La scène est assez révélatrice. Il y a quelques semaines, sur une scène d'Abuja, la capitale fédérale du Nigeria. Yaya Touré est debout, à gauche de Pierre-Emerick Aubameyang et sa veste léopard, alors que, de l'autre côté, Dédé Ayew a la tête baissée et affiche un sourire gêné. L'attaquant du Borussia Dortmund vient d'être nommé Joueur africain de l'année avec derrière lui 34 buts depuis l'été 2014. Quelques minutes plus tôt, Juliet Ibrahim venait d'annoncer que la seconde place était attribuée à Yaya Touré, quadruple tenant du titre. On sent l'Ivoirien touché comme un gosse. Face à la presse, il précise sa pensée : « Je crois que c'est ce qui fait la honte de l'Afrique. Se comporter de la sorte, c'est indécent ! Mais qu'est-ce qu'on peut faire ? Nous, les Africains, nous ne montrons pas que l'Afrique est importante à nos yeux. Nous privilégions plus l'extérieur que notre propre continent. C'est lamentable. (…) Normalement, quand vous gagnez une CAN et que vous êtes nommé parmi les 23 meilleurs joueurs du monde, que vous êtes second, pourquoi voulez-vous que je me taise ? »

Pire, le capitaine de la Côte d'Ivoire s'emporte et s'en prend directement à une CAF qu'il juge « lamentable » et lâche dans un dernier élan que « Yaya va s'occuper de Yaya et laisser l'Afrique se débrouiller. (…) Il ne faut pas trop s'occuper de l'Afrique, car elle sera la première à te lâcher. » Bon, c'est gênant. Car on attend probablement un peu plus de classe de la part d'un mec qui marchait encore sur l'Angleterre il y a quelques années. On en revient alors à George Sand qui expliquait qu'il n'y avait « qu'un bonheur dans la vie, celui d'aimer et d'être aimé » . Car Yaya ne se sent pas aimé, ni en Afrique, ni en Angleterre. Ni par Pep Guardiola qui pourrait arriver à Manchester City l'été prochain, ni par son propre pays. Et ce manque d'amour commence à se voir sur le terrain, sa saison dernière en est la preuve. Là où Touré était la locomotive des campagnes de 2012 et 2014, l'Ivoirien est devenu l'une des cibles de l'échec de l'an passé où City a terminé huit points derrière Chelsea.

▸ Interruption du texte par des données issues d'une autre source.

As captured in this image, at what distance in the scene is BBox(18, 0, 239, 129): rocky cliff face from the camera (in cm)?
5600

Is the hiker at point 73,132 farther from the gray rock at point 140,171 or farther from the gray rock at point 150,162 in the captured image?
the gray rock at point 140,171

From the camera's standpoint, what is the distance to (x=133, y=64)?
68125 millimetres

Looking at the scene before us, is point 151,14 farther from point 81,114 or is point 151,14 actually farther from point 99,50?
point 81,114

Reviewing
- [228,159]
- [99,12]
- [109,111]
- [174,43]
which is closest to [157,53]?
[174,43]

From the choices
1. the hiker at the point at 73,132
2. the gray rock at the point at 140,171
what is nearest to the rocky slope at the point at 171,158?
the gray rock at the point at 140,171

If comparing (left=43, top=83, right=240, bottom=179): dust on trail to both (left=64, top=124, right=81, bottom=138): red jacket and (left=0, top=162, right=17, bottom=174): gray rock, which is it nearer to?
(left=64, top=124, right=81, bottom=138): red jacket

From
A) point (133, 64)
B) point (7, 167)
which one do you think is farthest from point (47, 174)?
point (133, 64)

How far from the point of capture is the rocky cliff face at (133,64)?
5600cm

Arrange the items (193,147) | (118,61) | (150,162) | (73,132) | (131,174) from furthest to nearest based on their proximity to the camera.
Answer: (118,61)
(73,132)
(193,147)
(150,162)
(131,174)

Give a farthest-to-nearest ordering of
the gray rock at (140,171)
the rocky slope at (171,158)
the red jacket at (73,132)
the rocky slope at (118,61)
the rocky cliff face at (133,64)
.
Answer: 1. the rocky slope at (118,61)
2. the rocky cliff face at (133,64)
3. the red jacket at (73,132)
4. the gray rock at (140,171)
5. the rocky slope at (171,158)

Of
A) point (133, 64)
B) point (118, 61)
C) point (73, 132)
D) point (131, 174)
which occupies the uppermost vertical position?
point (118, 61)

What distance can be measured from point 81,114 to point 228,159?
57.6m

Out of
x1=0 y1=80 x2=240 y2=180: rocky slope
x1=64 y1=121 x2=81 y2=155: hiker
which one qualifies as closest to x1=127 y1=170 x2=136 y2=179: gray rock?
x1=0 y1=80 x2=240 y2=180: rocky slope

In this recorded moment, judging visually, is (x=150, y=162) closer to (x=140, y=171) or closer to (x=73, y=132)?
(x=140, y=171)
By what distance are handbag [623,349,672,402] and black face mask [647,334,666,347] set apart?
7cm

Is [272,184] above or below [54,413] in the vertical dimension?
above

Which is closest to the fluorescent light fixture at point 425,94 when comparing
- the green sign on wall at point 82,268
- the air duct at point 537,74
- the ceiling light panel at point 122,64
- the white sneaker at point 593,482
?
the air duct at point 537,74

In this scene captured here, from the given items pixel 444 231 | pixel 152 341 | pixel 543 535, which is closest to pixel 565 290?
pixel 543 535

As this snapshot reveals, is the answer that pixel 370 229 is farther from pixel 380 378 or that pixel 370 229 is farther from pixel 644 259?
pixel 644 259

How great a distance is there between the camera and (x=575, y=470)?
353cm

L'intermittence du spectacle


Cette saison, rien n'a changé. Depuis le début de saison, Yaya Touré semble dépassé à l'image de son match à Londres contre West Ham (2-2) samedi, là où Fabian Delph commence doucement à faire sa place dans l'entrejeu. Touré est à l'image du Manchester City actuel, il ronronne et ne se résume qu'aux éclats de ses faiseurs de joie. Paradoxalement, il est capable de sortir des coups, de frapper là où ne l'attend plus. D'un enroulé magistral à l'Emirates ou en ne jouant que dix minutes à Watford. Et le réveil vient souvent de Yaya. Car il reste, malgré son âge un porteur de grâce, de plaisir et de frappe chaude. Pellegrini le sait et a expliqué cette semaine qu'il voulait retrouver « son meneur dans la course au titre, mais aussi en Ligue des champions. Je sais comment Yaya réflechit, il ne pense pas à son avenir et veut redevenir le joueur important qu'il était lors des dernières saisons. » Un mec capable de relancer une finale de League Cup, capable de porter son équipe et de la faire respirer. Ce Yaya qui dictait le jeu, lui donnait le tempo et ne calculait plus ses efforts. Un Yaya qui avait le sourire.